The neurons were plated following the NE differentiation protocol and cultured on a 35-mm glass-bottom dish (well size 14 mm, #1.5 glass-like polymer coverslip (D35-14-1.5P, Cellvis)) until day 30 for maturation. Expression GRABNE1m in hPSC-derived NE neurons was imaged live under the Nikon A1 confocal microscope. The cells were allowed to condition at room temperature after changed to the electrophysiological buffer consisting of 135 mM NaCl, 3 mM KCl, 2 mM CaCl2, 1 mM MgCl2, 10 mM HEPES, 11 mM glucose, 10 mM sucrose, pH 7.4. Then, the cells were recorded for 6–7 min under ×20 objective with PFS on to monitor the dynamic fluorescence intensity change before treatments with neurotransmitters (NE, DA, 5-HT or control solution) or drugs (DA, 5-HT and NRIs) at indicated concentration. The extracellular NE level changes were quantified by ΔF/F0 = (Ft − F0) / F0 using ImageJ (1.53q).

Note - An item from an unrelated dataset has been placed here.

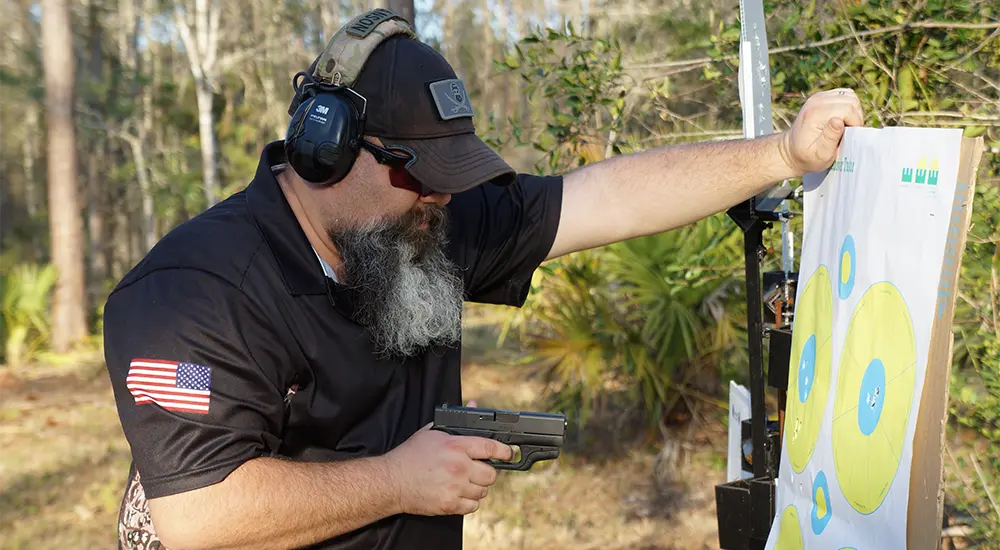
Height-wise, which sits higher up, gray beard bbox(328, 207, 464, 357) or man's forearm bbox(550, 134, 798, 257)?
man's forearm bbox(550, 134, 798, 257)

Statistics and reproducibility

Statistical analyses were performed using GraphPad Prism 5 or Microsoft Excel software. The methods used to assess the significance are specified in the figure legends. The exact statistical values are provided in figures and the source data used for plotting in the respective figures. Representative data, such as qPCR and immunostaining shown in all the figures, were repeated at least three times independently with similar results.

Reporting summary

Further information on research design is available in the Nature Portfolio Reporting Summary linked to this article.